What’s your idea of God? What do you believe about God? How has your belief changed during the course of your life so far? Was there an incident that caused a dramatic change?
There is a Talmudic story that one day in Auschwitz, a group of Jews put God on trial. They charged him with cruelty and betrayal. Like Job they found no consolation in the usual answers to the problem of evil and suffering in the midst of this current obscenity. They could find no excuse for God, no extenuating circumstances, so they found him guilty and, presumably, worthy of death. The Rabbi pronounced the verdict. Then he looked up and said that the trial was over: it was time for the evening prayer.
The story (attributed to Elie Weisel) suggests that there is a need for religion, or religious practice, in spite of a lack of belief…even in spite of doubt about God’s existence.
During these recent few weeks we’ve been looking back over the past ten years at the events of September 11, 2001 – what we call 9/11.
How are we to understand the evil of those events — the planning and preparation involved…the premeditated evil?
Those who held a traditional idea of God asked, “Where was God that day?”

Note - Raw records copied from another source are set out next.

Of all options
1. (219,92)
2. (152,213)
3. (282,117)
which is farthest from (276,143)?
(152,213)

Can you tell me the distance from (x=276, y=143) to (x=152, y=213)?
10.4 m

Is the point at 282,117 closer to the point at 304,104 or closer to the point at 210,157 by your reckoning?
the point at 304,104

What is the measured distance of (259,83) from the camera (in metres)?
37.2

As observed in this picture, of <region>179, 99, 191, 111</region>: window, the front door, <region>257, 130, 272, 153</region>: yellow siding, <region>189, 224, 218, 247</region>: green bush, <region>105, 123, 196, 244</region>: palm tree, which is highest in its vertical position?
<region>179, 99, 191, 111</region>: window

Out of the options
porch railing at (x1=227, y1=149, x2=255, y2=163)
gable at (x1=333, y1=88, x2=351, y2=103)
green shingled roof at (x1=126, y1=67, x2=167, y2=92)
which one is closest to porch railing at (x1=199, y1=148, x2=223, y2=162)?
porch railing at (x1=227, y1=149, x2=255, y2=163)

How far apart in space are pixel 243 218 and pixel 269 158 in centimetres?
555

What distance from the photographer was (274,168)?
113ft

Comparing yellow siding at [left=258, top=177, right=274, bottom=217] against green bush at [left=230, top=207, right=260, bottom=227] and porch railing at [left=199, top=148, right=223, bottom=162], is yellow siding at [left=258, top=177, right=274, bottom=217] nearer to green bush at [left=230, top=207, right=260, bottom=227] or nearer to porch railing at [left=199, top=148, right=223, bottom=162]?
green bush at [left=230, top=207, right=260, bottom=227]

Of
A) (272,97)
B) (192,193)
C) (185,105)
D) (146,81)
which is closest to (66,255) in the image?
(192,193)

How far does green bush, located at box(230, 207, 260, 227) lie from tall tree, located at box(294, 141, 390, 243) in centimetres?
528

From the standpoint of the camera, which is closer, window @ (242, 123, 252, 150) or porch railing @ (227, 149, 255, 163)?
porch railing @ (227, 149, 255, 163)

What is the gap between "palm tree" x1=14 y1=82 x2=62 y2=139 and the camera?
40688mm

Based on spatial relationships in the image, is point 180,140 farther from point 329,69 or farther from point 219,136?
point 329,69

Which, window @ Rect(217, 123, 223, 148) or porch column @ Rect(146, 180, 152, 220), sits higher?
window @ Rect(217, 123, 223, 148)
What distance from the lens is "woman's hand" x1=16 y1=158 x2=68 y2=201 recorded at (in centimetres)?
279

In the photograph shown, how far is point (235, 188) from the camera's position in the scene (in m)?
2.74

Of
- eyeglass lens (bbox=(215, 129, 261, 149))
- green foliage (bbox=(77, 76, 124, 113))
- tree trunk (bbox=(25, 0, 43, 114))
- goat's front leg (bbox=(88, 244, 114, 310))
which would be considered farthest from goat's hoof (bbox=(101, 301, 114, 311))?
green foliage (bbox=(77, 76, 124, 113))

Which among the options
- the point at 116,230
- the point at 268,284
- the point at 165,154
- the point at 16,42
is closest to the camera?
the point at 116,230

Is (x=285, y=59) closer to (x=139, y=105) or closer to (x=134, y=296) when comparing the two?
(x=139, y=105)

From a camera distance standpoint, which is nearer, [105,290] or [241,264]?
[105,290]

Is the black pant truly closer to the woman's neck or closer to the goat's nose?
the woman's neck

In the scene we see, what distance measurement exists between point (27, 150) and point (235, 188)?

The age-old question reminded me of a trip I took to Central America some years ago; I was with twenty Lutheran seminarians and three of their teachers. We started in Cuenervaca, Mexico, just outside Mexico City. On the first day we were taken on a ‘field trip’ to the Mexico City dump where 5,000 people lived in rat-infested, disease-ridden, filthy squalor. When we returned to our retreat center and gathered in a circle everyone was in stunned silence until one young man who had recently left the Marines to follow his call to ministry let out a blood-curdling scream:
“Where is God in all of this.” It was an anguished, angry cry. Silence followed, which I ventured to break by saying, “God is in your scream.” He was not receptive to that kind of humanist theology and yelled back at me, “You shut up, you’re an atheist!” A year later I received a letter of apology from him, saying, “I didn’t have the slightest idea what you were talking about that day…now I understand.”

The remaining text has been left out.